Task to carry out - Print the records below exactly, omitting all pictures.

Material for this exercise -
----------

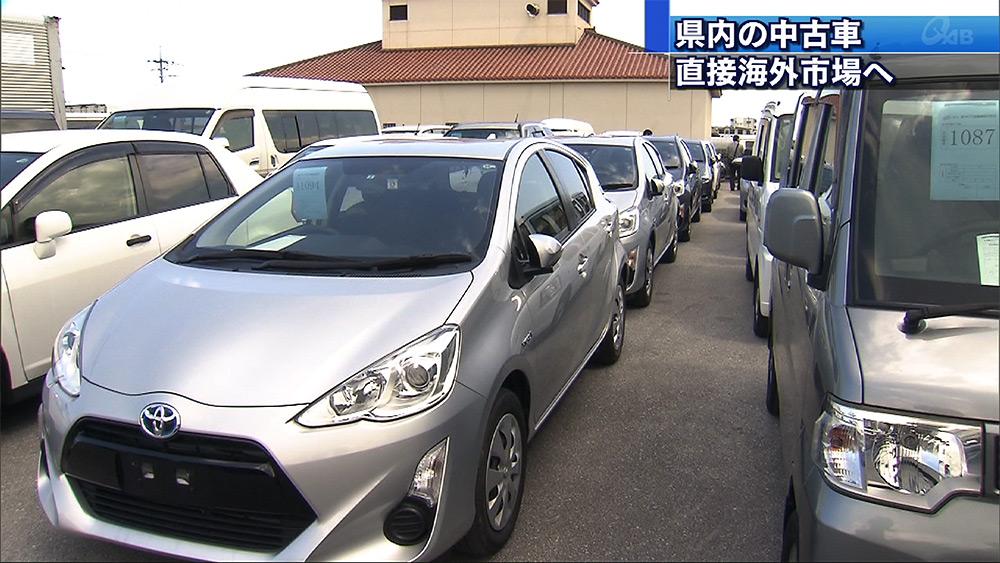 中古車を沖縄から海外へ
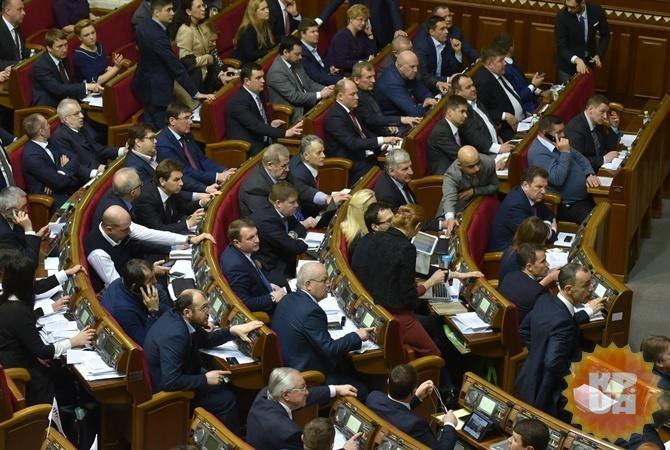 Нардепы получили 2,3 млн грн надбавок заинтенсивность труда всередине сентября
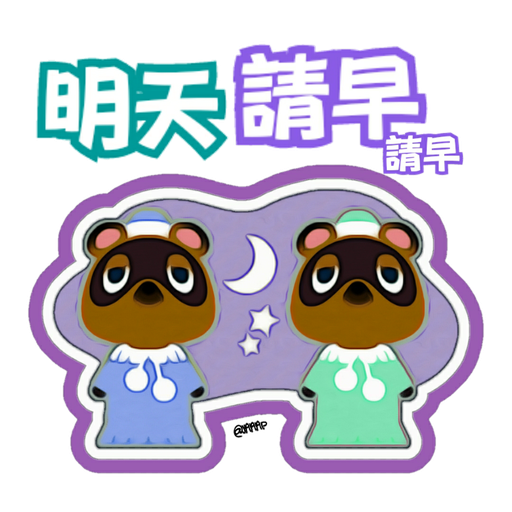 動森 WhatsappSticker EP1 - Sticker 1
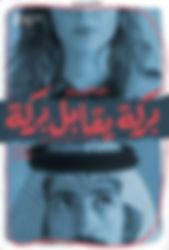 affiche-Barakah.jpg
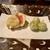 蕎麦懐石 無庵 - 料理写真:無花果と葡萄の天ぷら
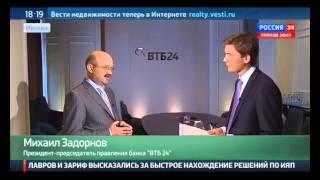 Глава ВТБ24 Михаил Задорнов - об итогах референдума в Греции  - «Видео - Банк ВТБ24»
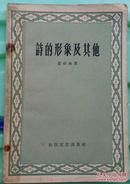 诗的形象及其他 霍松林著 长江文艺出版社58年
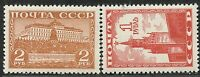 Russia. USSR. Sc. 843-4. SC. 713-4. Moscow Kremlin set. MNHOG. CV $5+ in..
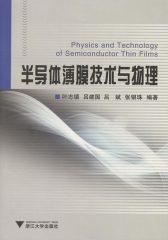 半导体薄膜技术与物理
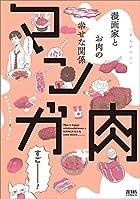 マンガ肉 (ゼノンコミックス)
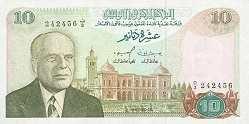 Тунис: 10 динаров 1980 г.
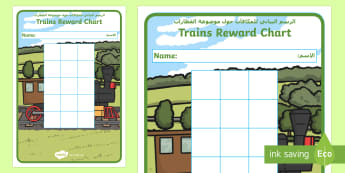 Train Sticker Reward Charts Arabic - Arabic/English - الإنجليزية / العربية - Transport, Sticker, Stamp, Reward Chart, Trains, EAL, Arabic.,Arabic-translation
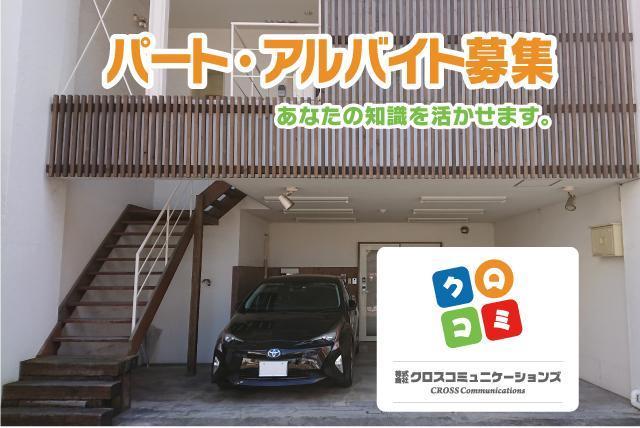 営業補助業務(事務的な作業)、パート・バイトのお仕事|松山市空港通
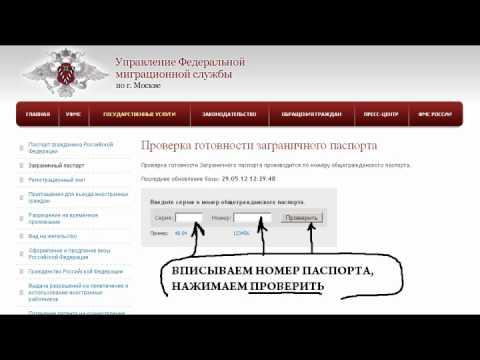 УФМС - проверка готовности заграничного паспорта
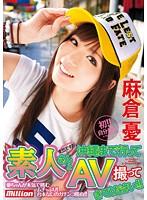 「突然ですが、沖縄まで行って素人さんとAV撮ってきてください!! 麻倉憂」のパッケージ画像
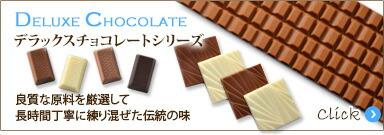 デラックスチョコレートシリーズ 良質な原料を厳選して長時間丁寧に練り混ぜた伝統の味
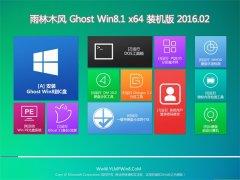 雨林木风 Ghost Win8.1 X64 修正装机版 2016.02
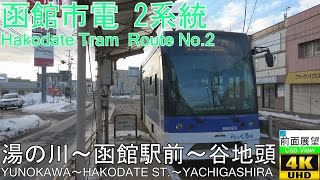 【4K前面展望】函館市電2系統(湯の川~谷地頭)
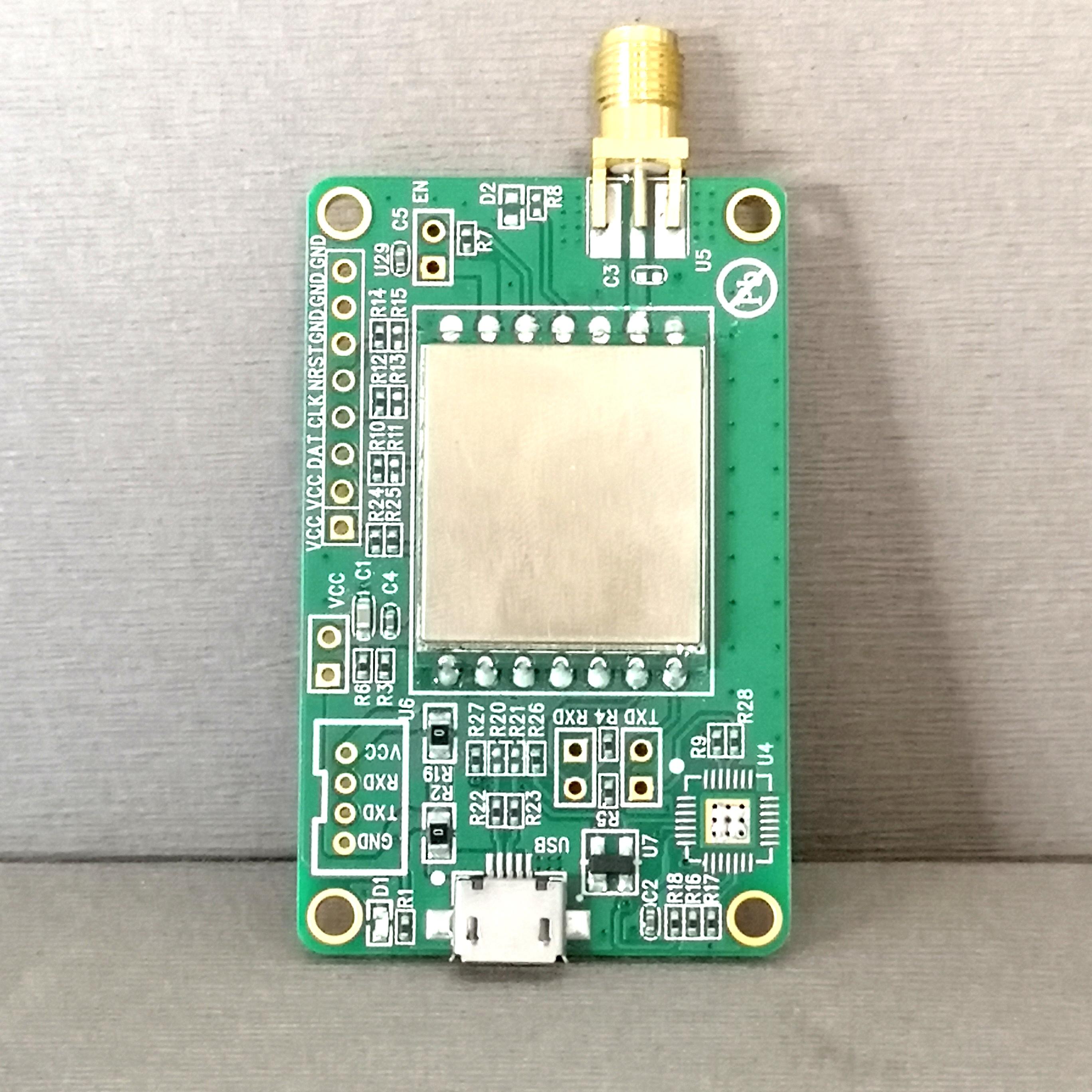模块 RFID 超高迫辛卡器模块 UHF 微型 RFID KLM900 恺乐读写器模块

----------

Task solution -
 中古車を沖縄から海外へ
 Нардепы получили 2,3 млн грн надбавок заинтенсивность труда всередине сентября
 動森 WhatsappSticker EP1 - Sticker 1
 affiche-Barakah.jpg
 蕎麦懐石 無庵 - 料理写真:無花果と葡萄の天ぷら
 Глава ВТБ24 Михаил Задорнов - об итогах референдума в Греции  - «Видео - Банк ВТБ24»
 诗的形象及其他 霍松林著 长江文艺出版社58年
 Russia. USSR. Sc. 843-4. SC. 713-4. Moscow Kremlin set. MNHOG. CV $5+ in..
 半导体薄膜技术与物理
 マンガ肉 (ゼノンコミックス)
 Тунис: 10 динаров 1980 г.
 Train Sticker Reward Charts Arabic - Arabic/English - الإنجليزية / العربية - Transport, Sticker, Stamp, Reward Chart, Trains, EAL, Arabic.,Arabic-translation
 営業補助業務(事務的な作業)、パート・バイトのお仕事|松山市空港通
 УФМС - проверка готовности заграничного паспорта
 「突然ですが、沖縄まで行って素人さんとAV撮ってきてください!! 麻倉憂」のパッケージ画像
 デラックスチョコレートシリーズ 良質な原料を厳選して長時間丁寧に練り混ぜた伝統の味
 雨林木风 Ghost Win8.1 X64 修正装机版 2016.02
 【4K前面展望】函館市電2系統(湯の川~谷地頭)
模块 RFID 超高迫辛卡器模块 UHF 微型 RFID KLM900 恺乐读写器模块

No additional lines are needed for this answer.